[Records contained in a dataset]
#####

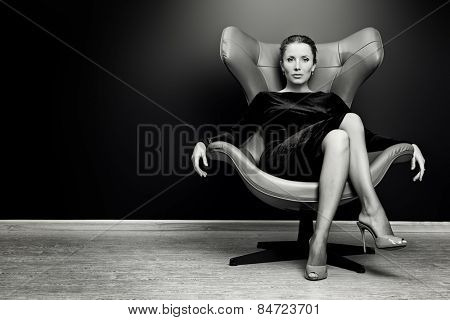 Black and white portrait of a stunning fashionable model sitting in a chair in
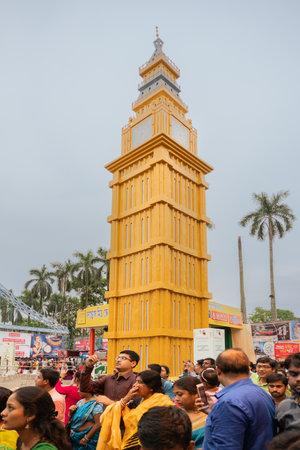 KOLKATA , INDIA - SEPTEMBER 29, 2017 : Decorated Durga Puja pandal - replica of London Big Ben watch of England , at Kolkata, West Bengal, India. Biggest religious festival of Hinduism.
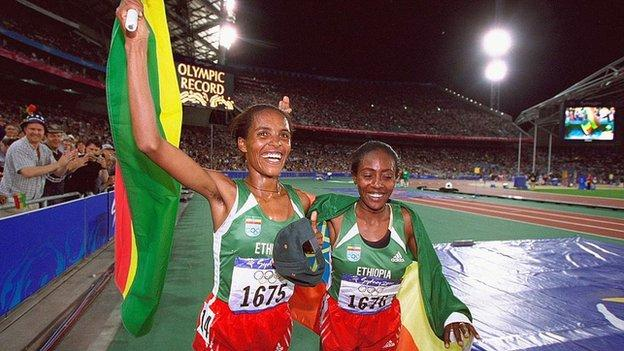 Derartu Tulu (left) celebrates breaking an Olympic Record after winning the women's 10,000m at the 2000 Olympic Games in Sydney.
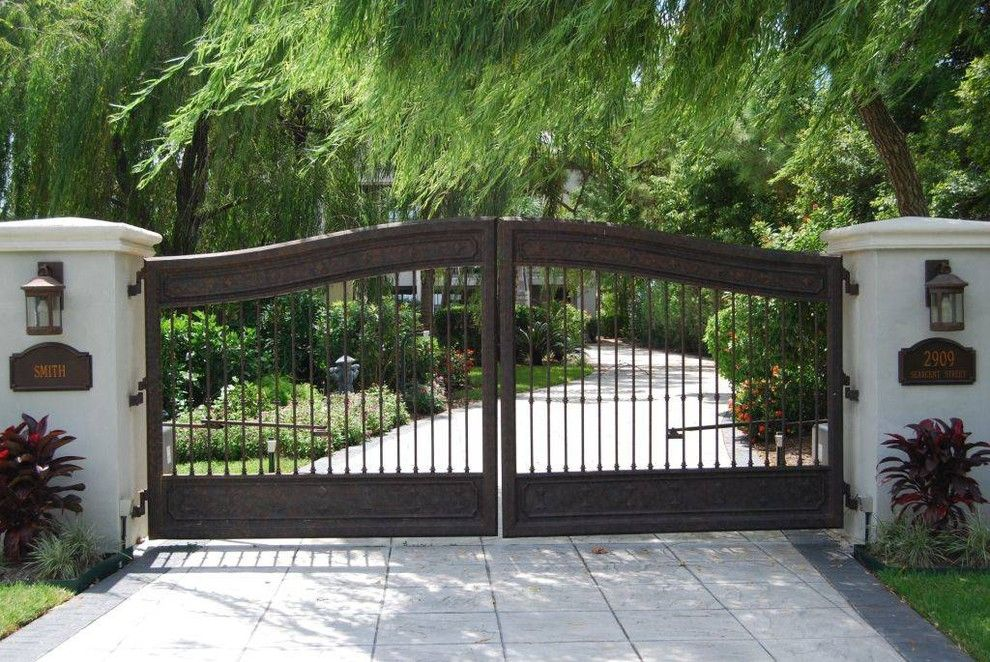 Southgate Glass for a Mediterranean Landscape with a Concrete Driveway and Residential Fence Projects by Fencemaster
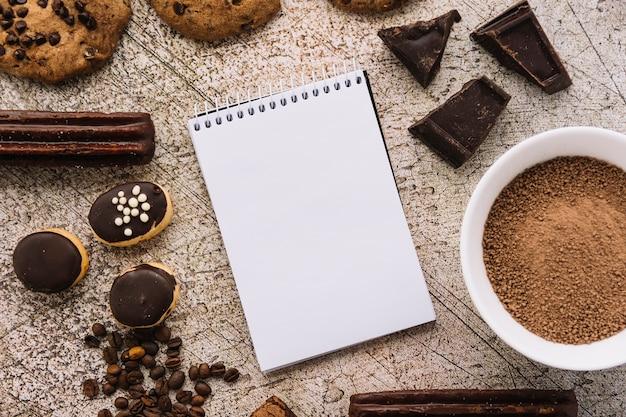 Schreibblock zwischen kaffeebohnen, keksen und schokoladenstückchen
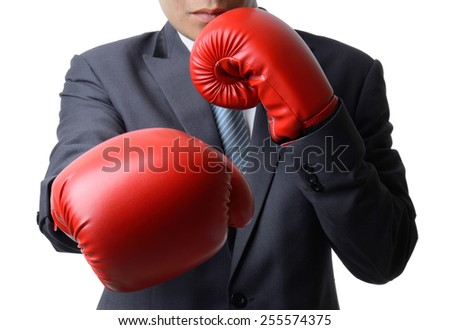 businessman with red boxing glove punch to the goal, business concept - stock photo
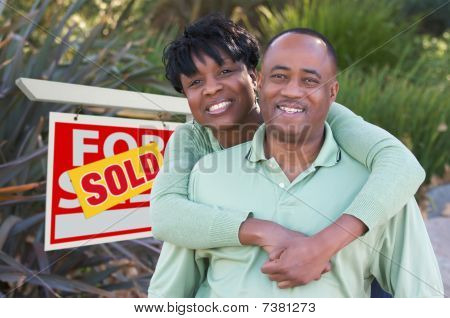 Happy Couple And Real Estate Sign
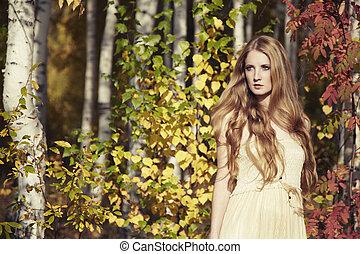Un retrato de moda de una hermosa joven en el bosque de otoño
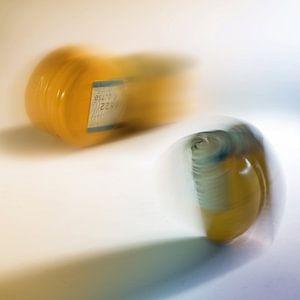 bouchons à vis jaunes en aluminium et plastique pour bouteilles en mouvement flou sur un fond clair, sur Maren Winter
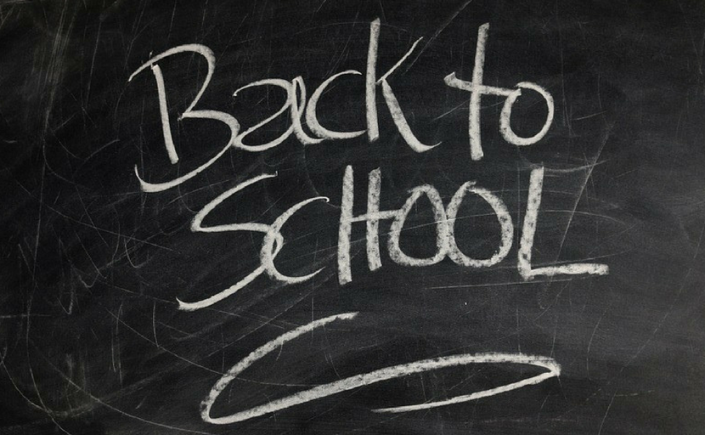 The words Back to School written in white chalk on a blackboard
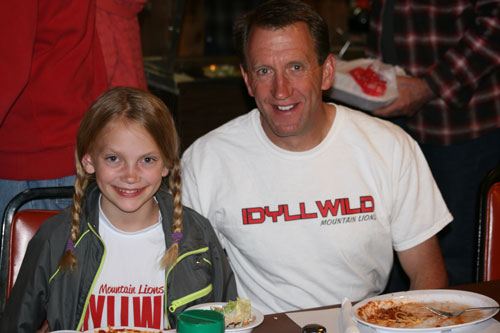 Cross-country runner Brooke Arnson (left) and father/coach Lee Arnson enjoy the spaghetti dinner the American Legion Post 800 hosted Saturday night to raise money for the cross-country team, the Mountain Lions. The teams are composed of children from fifth grade and up. Lee said the team needs money for jerseys and to fund bus travel to the meets in Temecula and Hemet. Grandma and Grandpa Neu organized the dinner and have been avid supporters. Photo by Jay Pentrack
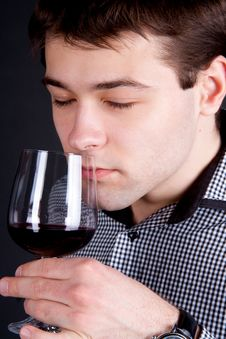 Free Young Man Smelling A Glass Of Red Wine Royalty Free Stock Image - 18779866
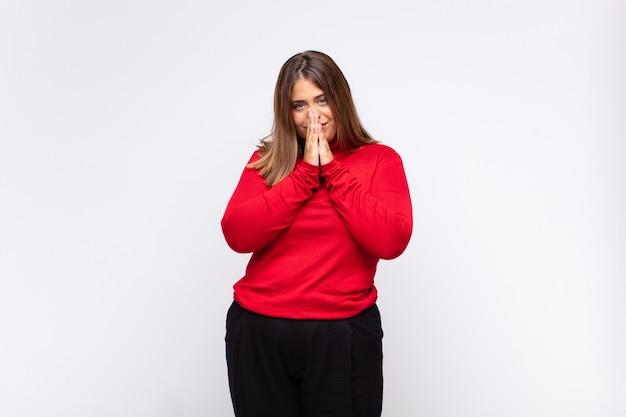 Giovane donna bionda che si sente preoccupata, fiduciosa e religiosa, pregando fedelmente con i palmi premuti, chiedendo perdono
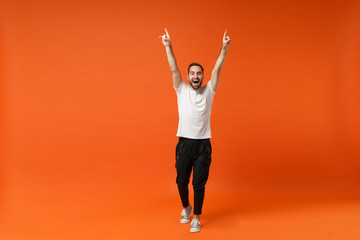 Funny young man in casual white t-shirt posing isolated on orange background, studio portrait. People sincere emotions lifestyle concept. Mock up copy space. Rising hands, pointing index fingers up.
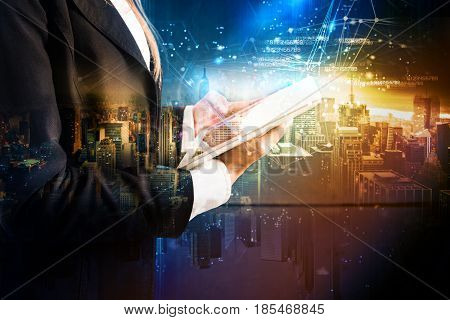 Businessman with tablet on futuristic background with city. The technology that develops in the future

#####

= Task to carry out =
All of the data should be returned word for word, with each picture left out.

= Exercise result =
 Black and white portrait of a stunning fashionable model sitting in a chair in
 KOLKATA , INDIA - SEPTEMBER 29, 2017 : Decorated Durga Puja pandal - replica of London Big Ben watch of England , at Kolkata, West Bengal, India. Biggest religious festival of Hinduism.
 Derartu Tulu (left) celebrates breaking an Olympic Record after winning the women's 10,000m at the 2000 Olympic Games in Sydney.
 Southgate Glass for a Mediterranean Landscape with a Concrete Driveway and Residential Fence Projects by Fencemaster
 Schreibblock zwischen kaffeebohnen, keksen und schokoladenstückchen
 businessman with red boxing glove punch to the goal, business concept - stock photo
 Happy Couple And Real Estate Sign
Un retrato de moda de una hermosa joven en el bosque de otoño
 bouchons à vis jaunes en aluminium et plastique pour bouteilles en mouvement flou sur un fond clair, sur Maren Winter
 The words Back to School written in white chalk on a blackboard
 Cross-country runner Brooke Arnson (left) and father/coach Lee Arnson enjoy the spaghetti dinner the American Legion Post 800 hosted Saturday night to raise money for the cross-country team, the Mountain Lions. The teams are composed of children from fifth grade and up. Lee said the team needs money for jerseys and to fund bus travel to the meets in Temecula and Hemet. Grandma and Grandpa Neu organized the dinner and have been avid supporters. Photo by Jay Pentrack
 Free Young Man Smelling A Glass Of Red Wine Royalty Free Stock Image - 18779866
 Giovane donna bionda che si sente preoccupata, fiduciosa e religiosa, pregando fedelmente con i palmi premuti, chiedendo perdono
 Funny young man in casual white t-shirt posing isolated on orange background, studio portrait. People sincere emotions lifestyle concept. Mock up copy space. Rising hands, pointing index fingers up.
 Businessman with tablet on futuristic background with city. The technology that develops in the future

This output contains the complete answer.